(Data listing Opens)

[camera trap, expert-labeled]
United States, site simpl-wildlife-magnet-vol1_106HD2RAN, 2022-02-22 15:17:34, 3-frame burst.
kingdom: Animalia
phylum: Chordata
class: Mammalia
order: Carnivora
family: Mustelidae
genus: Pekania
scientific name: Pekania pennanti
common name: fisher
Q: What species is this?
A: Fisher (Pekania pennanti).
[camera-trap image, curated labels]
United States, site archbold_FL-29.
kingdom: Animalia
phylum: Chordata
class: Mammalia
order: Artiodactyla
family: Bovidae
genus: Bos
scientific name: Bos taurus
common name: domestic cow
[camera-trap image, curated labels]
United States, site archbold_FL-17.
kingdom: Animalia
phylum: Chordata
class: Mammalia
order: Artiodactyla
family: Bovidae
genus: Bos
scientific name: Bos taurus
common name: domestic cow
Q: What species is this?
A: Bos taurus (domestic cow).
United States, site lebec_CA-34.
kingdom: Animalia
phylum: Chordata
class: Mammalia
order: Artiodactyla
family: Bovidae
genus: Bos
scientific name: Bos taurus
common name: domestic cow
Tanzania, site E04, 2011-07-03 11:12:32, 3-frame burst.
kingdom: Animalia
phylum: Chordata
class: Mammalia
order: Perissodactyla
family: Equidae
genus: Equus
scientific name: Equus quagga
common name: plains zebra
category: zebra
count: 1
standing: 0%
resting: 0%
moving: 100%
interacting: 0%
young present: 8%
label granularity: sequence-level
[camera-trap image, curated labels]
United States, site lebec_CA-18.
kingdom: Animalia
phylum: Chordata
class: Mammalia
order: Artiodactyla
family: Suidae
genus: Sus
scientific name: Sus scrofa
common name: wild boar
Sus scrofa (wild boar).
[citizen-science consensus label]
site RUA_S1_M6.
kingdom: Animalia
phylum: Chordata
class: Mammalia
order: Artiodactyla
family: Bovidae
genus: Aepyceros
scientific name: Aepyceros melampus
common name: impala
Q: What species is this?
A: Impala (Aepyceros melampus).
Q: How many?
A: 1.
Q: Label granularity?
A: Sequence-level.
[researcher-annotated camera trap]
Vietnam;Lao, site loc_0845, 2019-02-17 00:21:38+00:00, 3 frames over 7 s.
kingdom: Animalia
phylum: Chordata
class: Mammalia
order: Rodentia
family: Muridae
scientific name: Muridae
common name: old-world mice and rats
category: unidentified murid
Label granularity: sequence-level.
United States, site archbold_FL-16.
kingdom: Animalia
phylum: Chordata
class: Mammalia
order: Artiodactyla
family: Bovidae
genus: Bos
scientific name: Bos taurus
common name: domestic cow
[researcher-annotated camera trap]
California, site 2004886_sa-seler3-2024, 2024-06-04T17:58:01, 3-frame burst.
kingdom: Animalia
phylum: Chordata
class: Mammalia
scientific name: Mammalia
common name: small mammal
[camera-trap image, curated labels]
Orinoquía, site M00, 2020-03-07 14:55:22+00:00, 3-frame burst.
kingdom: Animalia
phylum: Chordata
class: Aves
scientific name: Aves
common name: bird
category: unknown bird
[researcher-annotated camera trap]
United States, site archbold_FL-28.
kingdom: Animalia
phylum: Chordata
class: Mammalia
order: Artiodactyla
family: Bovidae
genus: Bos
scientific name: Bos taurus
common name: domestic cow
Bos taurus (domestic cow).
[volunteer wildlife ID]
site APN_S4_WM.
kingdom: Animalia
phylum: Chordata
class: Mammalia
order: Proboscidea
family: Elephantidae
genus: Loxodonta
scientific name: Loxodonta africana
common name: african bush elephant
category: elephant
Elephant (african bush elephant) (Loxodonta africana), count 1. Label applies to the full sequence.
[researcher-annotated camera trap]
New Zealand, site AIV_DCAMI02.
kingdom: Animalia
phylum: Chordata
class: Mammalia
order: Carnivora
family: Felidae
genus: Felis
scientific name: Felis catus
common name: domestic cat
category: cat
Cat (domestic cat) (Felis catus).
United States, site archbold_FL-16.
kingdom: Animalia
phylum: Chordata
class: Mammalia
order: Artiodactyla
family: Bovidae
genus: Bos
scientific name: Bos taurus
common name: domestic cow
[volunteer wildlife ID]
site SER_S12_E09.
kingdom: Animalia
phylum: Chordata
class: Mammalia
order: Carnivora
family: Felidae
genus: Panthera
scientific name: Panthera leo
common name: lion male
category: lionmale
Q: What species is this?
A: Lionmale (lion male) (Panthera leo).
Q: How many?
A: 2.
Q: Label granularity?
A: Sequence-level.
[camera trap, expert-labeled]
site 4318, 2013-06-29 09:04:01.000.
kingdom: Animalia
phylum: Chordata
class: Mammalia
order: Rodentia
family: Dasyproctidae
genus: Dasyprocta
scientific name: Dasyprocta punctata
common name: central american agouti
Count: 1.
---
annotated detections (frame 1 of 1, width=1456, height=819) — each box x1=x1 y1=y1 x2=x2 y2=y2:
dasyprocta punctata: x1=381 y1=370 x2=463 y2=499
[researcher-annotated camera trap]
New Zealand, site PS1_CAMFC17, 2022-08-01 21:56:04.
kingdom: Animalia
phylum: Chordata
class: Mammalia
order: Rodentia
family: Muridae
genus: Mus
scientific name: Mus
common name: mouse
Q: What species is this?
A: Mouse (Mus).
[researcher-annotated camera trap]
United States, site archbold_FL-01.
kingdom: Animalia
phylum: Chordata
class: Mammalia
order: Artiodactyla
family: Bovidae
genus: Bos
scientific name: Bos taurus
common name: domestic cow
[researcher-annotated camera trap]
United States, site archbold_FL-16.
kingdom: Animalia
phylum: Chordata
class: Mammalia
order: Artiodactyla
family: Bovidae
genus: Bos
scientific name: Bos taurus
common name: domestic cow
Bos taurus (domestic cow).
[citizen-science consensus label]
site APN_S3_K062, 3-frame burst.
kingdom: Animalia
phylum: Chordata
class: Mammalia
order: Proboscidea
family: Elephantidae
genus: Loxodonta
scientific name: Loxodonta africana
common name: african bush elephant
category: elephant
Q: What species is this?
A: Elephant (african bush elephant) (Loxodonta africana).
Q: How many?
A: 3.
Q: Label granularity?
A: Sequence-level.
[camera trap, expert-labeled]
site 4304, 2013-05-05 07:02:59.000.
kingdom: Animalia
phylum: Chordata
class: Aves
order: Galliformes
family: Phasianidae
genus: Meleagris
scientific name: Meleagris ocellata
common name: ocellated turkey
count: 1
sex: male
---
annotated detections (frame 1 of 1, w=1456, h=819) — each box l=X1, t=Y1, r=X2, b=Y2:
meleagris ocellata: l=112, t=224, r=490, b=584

(Data listing Closes)

_Exercise brief_: Going line by line, set down the data above exactly as given.

_Result of this exercise_:
[camera trap, expert-labeled]
United States, site simpl-wildlife-magnet-vol1_106HD2RAN, 2022-02-22 15:17:34, 3-frame burst.
kingdom: Animalia
phylum: Chordata
class: Mammalia
order: Carnivora
family: Mustelidae
genus: Pekania
scientific name: Pekania pennanti
common name: fisher
Q: What species is this?
A: Fisher (Pekania pennanti).
[camera-trap image, curated labels]
United States, site archbold_FL-29.
kingdom: Animalia
phylum: Chordata
class: Mammalia
order: Artiodactyla
family: Bovidae
genus: Bos
scientific name: Bos taurus
common name: domestic cow
[camera-trap image, curated labels]
United States, site archbold_FL-17.
kingdom: Animalia
phylum: Chordata
class: Mammalia
order: Artiodactyla
family: Bovidae
genus: Bos
scientific name: Bos taurus
common name: domestic cow
Q: What species is this?
A: Bos taurus (domestic cow).
United States, site lebec_CA-34.
kingdom: Animalia
phylum: Chordata
class: Mammalia
order: Artiodactyla
family: Bovidae
genus: Bos
scientific name: Bos taurus
common name: domestic cow
Tanzania, site E04, 2011-07-03 11:12:32, 3-frame burst.
kingdom: Animalia
phylum: Chordata
class: Mammalia
order: Perissodactyla
family: Equidae
genus: Equus
scientific name: Equus quagga
common name: plains zebra
category: zebra
count: 1
standing: 0%
resting: 0%
moving: 100%
interacting: 0%
young present: 8%
label granularity: sequence-level
[camera-trap image, curated labels]
United States, site lebec_CA-18.
kingdom: Animalia
phylum: Chordata
class: Mammalia
order: Artiodactyla
family: Suidae
genus: Sus
scientific name: Sus scrofa
common name: wild boar
Sus scrofa (wild boar).
[citizen-science consensus label]
site RUA_S1_M6.
kingdom: Animalia
phylum: Chordata
class: Mammalia
order: Artiodactyla
family: Bovidae
genus: Aepyceros
scientific name: Aepyceros melampus
common name: impala
Q: What species is this?
A: Impala (Aepyceros melampus).
Q: How many?
A: 1.
Q: Label granularity?
A: Sequence-level.
[researcher-annotated camera trap]
Vietnam;Lao, site loc_0845, 2019-02-17 00:21:38+00:00, 3 frames over 7 s.
kingdom: Animalia
phylum: Chordata
class: Mammalia
order: Rodentia
family: Muridae
scientific name: Muridae
common name: old-world mice and rats
category: unidentified murid
Label granularity: sequence-level.
United States, site archbold_FL-16.
kingdom: Animalia
phylum: Chordata
class: Mammalia
order: Artiodactyla
family: Bovidae
genus: Bos
scientific name: Bos taurus
common name: domestic cow
[researcher-annotated camera trap]
California, site 2004886_sa-seler3-2024, 2024-06-04T17:58:01, 3-frame burst.
kingdom: Animalia
phylum: Chordata
class: Mammalia
scientific name: Mammalia
common name: small mammal
[camera-trap image, curated labels]
Orinoquía, site M00, 2020-03-07 14:55:22+00:00, 3-frame burst.
kingdom: Animalia
phylum: Chordata
class: Aves
scientific name: Aves
common name: bird
category: unknown bird
[researcher-annotated camera trap]
United States, site archbold_FL-28.
kingdom: Animalia
phylum: Chordata
class: Mammalia
order: Artiodactyla
family: Bovidae
genus: Bos
scientific name: Bos taurus
common name: domestic cow
Bos taurus (domestic cow).
[volunteer wildlife ID]
site APN_S4_WM.
kingdom: Animalia
phylum: Chordata
class: Mammalia
order: Proboscidea
family: Elephantidae
genus: Loxodonta
scientific name: Loxodonta africana
common name: african bush elephant
category: elephant
Elephant (african bush elephant) (Loxodonta africana), count 1. Label applies to the full sequence.
[researcher-annotated camera trap]
New Zealand, site AIV_DCAMI02.
kingdom: Animalia
phylum: Chordata
class: Mammalia
order: Carnivora
family: Felidae
genus: Felis
scientific name: Felis catus
common name: domestic cat
category: cat
Cat (domestic cat) (Felis catus).
United States, site archbold_FL-16.
kingdom: Animalia
phylum: Chordata
class: Mammalia
order: Artiodactyla
family: Bovidae
genus: Bos
scientific name: Bos taurus
common name: domestic cow
[volunteer wildlife ID]
site SER_S12_E09.
kingdom: Animalia
phylum: Chordata
class: Mammalia
order: Carnivora
family: Felidae
genus: Panthera
scientific name: Panthera leo
common name: lion male
category: lionmale
Q: What species is this?
A: Lionmale (lion male) (Panthera leo).
Q: How many?
A: 2.
Q: Label granularity?
A: Sequence-level.
[camera trap, expert-labeled]
site 4318, 2013-06-29 09:04:01.000.
kingdom: Animalia
phylum: Chordata
class: Mammalia
order: Rodentia
family: Dasyproctidae
genus: Dasyprocta
scientific name: Dasyprocta punctata
common name: central american agouti
Count: 1.
---
annotated detections (frame 1 of 1, width=1456, height=819) — each box x1=x1 y1=y1 x2=x2 y2=y2:
dasyprocta punctata: x1=381 y1=370 x2=463 y2=499
[researcher-annotated camera trap]
New Zealand, site PS1_CAMFC17, 2022-08-01 21:56:04.
kingdom: Animalia
phylum: Chordata
class: Mammalia
order: Rodentia
family: Muridae
genus: Mus
scientific name: Mus
common name: mouse
Q: What species is this?
A: Mouse (Mus).
[researcher-annotated camera trap]
United States, site archbold_FL-01.
kingdom: Animalia
phylum: Chordata
class: Mammalia
order: Artiodactyla
family: Bovidae
genus: Bos
scientific name: Bos taurus
common name: domestic cow
[researcher-annotated camera trap]
United States, site archbold_FL-16.
kingdom: Animalia
phylum: Chordata
class: Mammalia
order: Artiodactyla
family: Bovidae
genus: Bos
scientific name: Bos taurus
common name: domestic cow
Bos taurus (domestic cow).
[citizen-science consensus label]
site APN_S3_K062, 3-frame burst.
kingdom: Animalia
phylum: Chordata
class: Mammalia
order: Proboscidea
family: Elephantidae
genus: Loxodonta
scientific name: Loxodonta africana
common name: african bush elephant
category: elephant
Q: What species is this?
A: Elephant (african bush elephant) (Loxodonta africana).
Q: How many?
A: 3.
Q: Label granularity?
A: Sequence-level.
[camera trap, expert-labeled]
site 4304, 2013-05-05 07:02:59.000.
kingdom: Animalia
phylum: Chordata
class: Aves
order: Galliformes
family: Phasianidae
genus: Meleagris
scientific name: Meleagris ocellata
common name: ocellated turkey
count: 1
sex: male
---
annotated detections (frame 1 of 1, w=1456, h=819) — each box l=X1, t=Y1, r=X2, b=Y2:
meleagris ocellata: l=112, t=224, r=490, b=584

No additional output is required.